[Text excerpt]
* * *

Legal nature of emission allowances
European Union Carbon Market Glossary

 


 

 

The legal nature of emission allowances issued and traded under the rules of the European Union Emission Trading Scheme (EU ETS) is not defined nor harmonised at the EU level.

 

The definition of allowances is stipulated in Article 3(a) of the ETS Directive where it represents the right to emit one tonne of carbon dioxide (CO2) equivalent during a specified period, which shall be valid only for the purposes of meeting the requirements of the ETS Directive and shall be transferable in accordance with the provisions of the ETS Directive.

 

The EU Member States notifications referred to in the Report on the functioning of the European carbon market, accompanying the document Report from the Commission to the European Parliament and to the Council, Climate action progress report, including the report on the functioning of the European carbon market and the report on the review of Directive 2009/31/EC on the geological storage of carbon dioxide of 18 November 2015 (COM(2015) 576 final), p. 25, describe emission allowances variably as:

 

financial instruments,

 

- intangible assets,

 

- property rights,

 

- state property, and

 

commodities.

* * *

Lines of data:
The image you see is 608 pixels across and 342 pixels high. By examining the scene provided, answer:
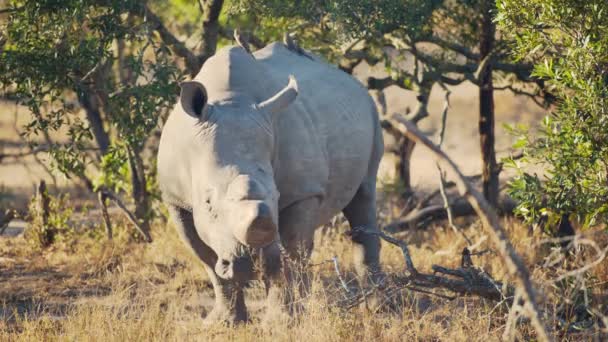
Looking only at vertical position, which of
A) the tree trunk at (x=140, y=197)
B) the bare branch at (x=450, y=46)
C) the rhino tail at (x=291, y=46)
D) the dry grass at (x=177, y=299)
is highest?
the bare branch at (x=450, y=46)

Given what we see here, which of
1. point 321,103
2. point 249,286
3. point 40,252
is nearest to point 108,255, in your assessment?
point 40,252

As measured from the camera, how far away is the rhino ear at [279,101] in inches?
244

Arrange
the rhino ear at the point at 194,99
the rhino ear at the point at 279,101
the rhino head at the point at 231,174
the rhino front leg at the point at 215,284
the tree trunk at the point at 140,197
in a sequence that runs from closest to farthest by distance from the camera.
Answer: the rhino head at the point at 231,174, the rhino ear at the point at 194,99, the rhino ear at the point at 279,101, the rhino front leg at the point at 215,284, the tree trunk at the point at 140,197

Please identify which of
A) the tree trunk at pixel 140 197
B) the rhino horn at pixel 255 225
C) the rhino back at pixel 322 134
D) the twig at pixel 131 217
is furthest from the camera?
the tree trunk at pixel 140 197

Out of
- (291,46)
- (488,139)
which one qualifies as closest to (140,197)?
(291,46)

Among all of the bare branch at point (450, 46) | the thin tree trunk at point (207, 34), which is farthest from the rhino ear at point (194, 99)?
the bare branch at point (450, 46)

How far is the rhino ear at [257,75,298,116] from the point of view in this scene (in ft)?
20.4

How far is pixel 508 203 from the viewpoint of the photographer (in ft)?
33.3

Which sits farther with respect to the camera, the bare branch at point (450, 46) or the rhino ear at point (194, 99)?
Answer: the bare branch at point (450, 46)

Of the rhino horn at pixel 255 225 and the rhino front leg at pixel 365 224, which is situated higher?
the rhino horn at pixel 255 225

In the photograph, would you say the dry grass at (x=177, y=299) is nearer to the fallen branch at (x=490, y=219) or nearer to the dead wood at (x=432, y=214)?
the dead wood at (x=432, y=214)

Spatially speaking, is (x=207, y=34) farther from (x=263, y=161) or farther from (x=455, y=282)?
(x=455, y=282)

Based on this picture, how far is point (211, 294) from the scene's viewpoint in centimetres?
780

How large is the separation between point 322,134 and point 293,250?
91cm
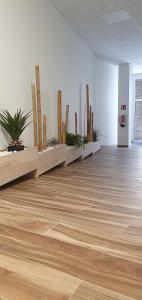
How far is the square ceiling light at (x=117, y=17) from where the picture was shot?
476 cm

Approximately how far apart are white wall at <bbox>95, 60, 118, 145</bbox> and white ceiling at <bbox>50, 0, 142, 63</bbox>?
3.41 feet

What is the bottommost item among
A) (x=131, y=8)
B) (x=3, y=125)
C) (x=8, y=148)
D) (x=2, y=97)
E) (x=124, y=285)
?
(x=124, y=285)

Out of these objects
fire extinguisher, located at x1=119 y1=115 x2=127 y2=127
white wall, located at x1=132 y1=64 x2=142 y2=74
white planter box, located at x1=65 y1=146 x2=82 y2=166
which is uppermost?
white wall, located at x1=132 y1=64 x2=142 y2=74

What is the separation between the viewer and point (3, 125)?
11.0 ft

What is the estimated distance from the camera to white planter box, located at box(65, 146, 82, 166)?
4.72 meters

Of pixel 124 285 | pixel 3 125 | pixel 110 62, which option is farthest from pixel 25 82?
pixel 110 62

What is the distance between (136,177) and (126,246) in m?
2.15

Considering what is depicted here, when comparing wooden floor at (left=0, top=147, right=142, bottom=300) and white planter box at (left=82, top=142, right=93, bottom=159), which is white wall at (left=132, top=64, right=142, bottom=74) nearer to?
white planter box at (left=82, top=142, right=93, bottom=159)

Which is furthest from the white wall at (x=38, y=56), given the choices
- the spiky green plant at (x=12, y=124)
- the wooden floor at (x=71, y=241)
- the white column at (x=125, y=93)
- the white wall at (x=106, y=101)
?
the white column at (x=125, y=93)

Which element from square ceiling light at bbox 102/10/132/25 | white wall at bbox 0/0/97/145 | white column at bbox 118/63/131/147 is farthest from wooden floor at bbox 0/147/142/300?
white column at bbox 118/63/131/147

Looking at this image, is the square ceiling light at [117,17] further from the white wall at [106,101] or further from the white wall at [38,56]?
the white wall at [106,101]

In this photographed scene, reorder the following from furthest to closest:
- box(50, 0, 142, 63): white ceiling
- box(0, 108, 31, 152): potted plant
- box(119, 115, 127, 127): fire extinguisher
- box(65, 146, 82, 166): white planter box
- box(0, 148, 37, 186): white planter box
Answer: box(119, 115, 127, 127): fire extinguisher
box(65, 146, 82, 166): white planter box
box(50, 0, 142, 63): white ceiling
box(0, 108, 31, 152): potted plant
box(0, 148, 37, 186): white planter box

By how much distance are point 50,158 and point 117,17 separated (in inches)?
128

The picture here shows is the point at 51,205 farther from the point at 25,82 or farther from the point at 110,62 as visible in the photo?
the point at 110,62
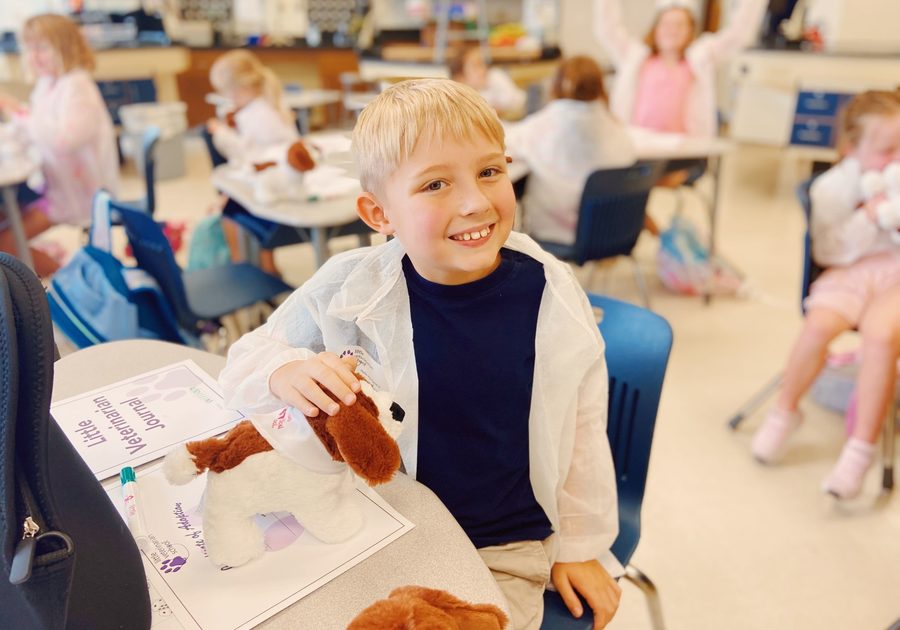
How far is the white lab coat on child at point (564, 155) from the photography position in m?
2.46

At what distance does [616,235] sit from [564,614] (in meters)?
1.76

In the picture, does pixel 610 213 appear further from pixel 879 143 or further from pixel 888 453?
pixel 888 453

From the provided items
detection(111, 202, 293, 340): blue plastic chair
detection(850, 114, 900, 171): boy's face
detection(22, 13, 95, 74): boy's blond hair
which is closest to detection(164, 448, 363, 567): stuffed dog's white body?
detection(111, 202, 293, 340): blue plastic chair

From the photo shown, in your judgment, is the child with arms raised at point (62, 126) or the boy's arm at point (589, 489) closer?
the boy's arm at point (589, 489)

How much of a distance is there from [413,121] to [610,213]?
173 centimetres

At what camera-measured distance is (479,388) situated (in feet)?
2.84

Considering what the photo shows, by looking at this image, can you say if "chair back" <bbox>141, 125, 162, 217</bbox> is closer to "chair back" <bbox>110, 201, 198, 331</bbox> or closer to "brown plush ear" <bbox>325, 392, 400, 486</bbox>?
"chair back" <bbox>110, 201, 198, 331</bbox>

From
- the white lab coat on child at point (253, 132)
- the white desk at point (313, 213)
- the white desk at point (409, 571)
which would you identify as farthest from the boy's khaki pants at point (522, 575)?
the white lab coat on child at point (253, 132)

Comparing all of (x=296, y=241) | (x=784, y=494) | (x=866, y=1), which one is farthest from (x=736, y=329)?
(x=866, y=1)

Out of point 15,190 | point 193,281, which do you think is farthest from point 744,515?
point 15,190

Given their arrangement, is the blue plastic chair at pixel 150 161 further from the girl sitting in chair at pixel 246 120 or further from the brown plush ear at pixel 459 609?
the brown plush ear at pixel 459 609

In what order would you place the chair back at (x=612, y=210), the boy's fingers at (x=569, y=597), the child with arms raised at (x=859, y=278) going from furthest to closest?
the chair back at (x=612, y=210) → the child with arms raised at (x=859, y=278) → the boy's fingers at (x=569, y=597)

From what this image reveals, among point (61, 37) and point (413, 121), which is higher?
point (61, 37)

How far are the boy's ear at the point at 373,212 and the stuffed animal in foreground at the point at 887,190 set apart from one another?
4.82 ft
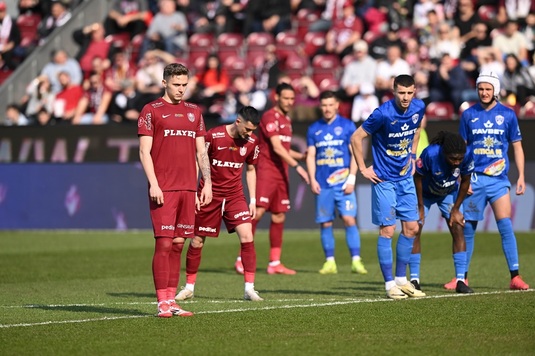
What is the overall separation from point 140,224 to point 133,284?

* * *

[Set exercise 1]
Name each way the Member States' notifications describe emission allowances, according to the entry on emission allowances.
[Set exercise 2]
Shorten the paragraph beginning "The definition of allowances is stipulated" in the entry on emission allowances, keeping its main facts.
[Set exercise 3]
Pick up the entry on emission allowances after its final line and carry it further.
These items have no connection to the entry on emission allowances.

[Written answer 1]
Financial instruments
Intangible assets
Property rights
State property
Commodities

[Written answer 2]
Under Article 3(a) of the ETS Directive, an allowance is the right to emit one tonne of CO2 equivalent during a specified period. It is valid only for meeting the Directive's requirements and is transferable under its provisions.

[Written answer 3]
 

Given the said non-harmonisation, pursuant to the aforementioned Report of November 2015, the European Commission plans to analyse the benefits of clarifying legal status of the emission allowances in the EU ETS following the recommendation of the European Court of Auditors.

 

The European Court of Auditors in the Special Report No 6 "The integrity and implementation of the EU ETS" (Publications Office of the European Union, 2015) in July 2015 recommended the European Commission to analyse the benefits of treating allowances as property rights across the EU (para 92 of the Report).

 

Although the allowances have certain typical characteristics of property rights, they are not explicitly categorised by the EU laws as such, since in accordance with Article 345 of the Treaty on the Functioning of the European Union, the Treaties in no way prejudice the rules in the EU Member States governing the system of property ownership.

 

Certain characteristics of the nature of allowances are, moreover, defined in Article 40 of the Registry Regulation states that an allowance shall be a fungible, dematerialised instrument that is tradable on the market.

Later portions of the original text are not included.